I want to cut/router 1/2" wide by 1/2" deep grooves in full length boards 3/4"(spf). I've drawn up a jig that I could make in a couple hours but I wanna check to see if there's an easier way to make accurate, repetitive, cuts with the equipment I already have. I have a 1/2" V groove carbide router bit, router table and an 8" dedo set. See attached pic. The finish doesn't have to be super smooth, these boards will be used for birdhouses.

bit looks like this but with a bearing on top. http://www.grizzly.com/products/90-V-Groove-Bit-1-4-Shank-1-2-Cutter-Dia-/C1205


----------



## Hammer1 (Aug 1, 2010)

It would be quite easy if you had a bit like the one you referenced. One that has a bearing on top would be for chamfering edges, not making a groove in the middle of the field. If you don't want to spend any money and use what you have, the next choice would be your dado set, on the table saw, tipped to a 45 bevel. It can be done with a single blade, too. You would have to make two intersecting, non through, 45 cuts for each groove. Could also be done with a rabbet plane with a 45 guide block.


----------



## firemedic (Dec 26, 2010)

Just buy the bit or buy the moulding already made... Otherwise your looking at one hell of a tedious job...

~tom ...it's better to remain silent and be thought a fool than to open one's mouth and remove all doubt...


----------



## Greg in Maryland (Jan 6, 2011)

I don't think that the task will ne that difficult. All you are doing is routing a v shaped flute. I suppose if you had 100's of bd ft to route it would be a pain, but for how little you need it should be doable.

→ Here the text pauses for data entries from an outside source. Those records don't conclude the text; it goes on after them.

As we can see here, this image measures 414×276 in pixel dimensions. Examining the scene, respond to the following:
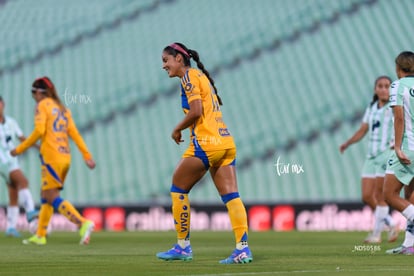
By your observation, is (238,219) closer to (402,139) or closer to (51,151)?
(402,139)

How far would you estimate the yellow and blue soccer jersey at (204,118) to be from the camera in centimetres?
877

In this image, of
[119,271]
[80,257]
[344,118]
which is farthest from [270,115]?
[119,271]

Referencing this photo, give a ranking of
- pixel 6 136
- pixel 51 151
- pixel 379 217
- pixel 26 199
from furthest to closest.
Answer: pixel 6 136 → pixel 26 199 → pixel 379 217 → pixel 51 151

I think that regardless of the method you use, if your lumber isn't perfectly square, your grooves will not be parallel to the edges.

Also, if you use the sled as you designed it with the 'scale' on it, I would also add layout marks on the stock. Use the layout marks and the scale to verify your accuracy, ie, touch the tip of the v groove bit at one end of the board and run the sled along the length and touch on the layout mark again. If everything is adjusted correctly, the tip of the v groove bit should be on the layout mark.

The often repeated advise of using a scrap piece would be a good validation of the whole concept.

Lastly, holding down the piece is going to be important and another challenge. You want the holddowns strong enough so that the piece does not move, but not in the way of the sled.

Good luck and update us on your progress.

Greg


----------



## TomC (Oct 27, 2008)

Cut them on the router table. Cut a number of spacer the thickness of the spacing you want. Attach the spacers to the router fence. Make a cut, remove a spacer and make the next cut and so on.
Tom


----------



## Pirate (Jul 23, 2009)

This would be easy for the router I mounted on the back end of the motor on my old Craftsman radial arm saw. (overhead router)
Run the board along the fence. Add and do it again. Repeat as needed.


----------



## vinny (Aug 6, 2011)

I built the above jig. Works quite well on the short stock I've run through it. I attached a ruler to the router plate portion which gives me the 1/2" increment needed.


----------



## firemedic (Dec 26, 2010)

vinny said:


> I built the above jig. Works quite well on the short stock I've run through it. I attached a ruler to the router plate portion which gives me the 1/2" increment needed.
> Video Link: http://www.youtube.com/watch?v=4XAuQJ5A6ho&feature=youtube_gdata_player


That looks like it really works great!!! Nicely done!

~tom ...it's better to remain silent and be thought a fool than to open one's mouth and remove all doubt...


----------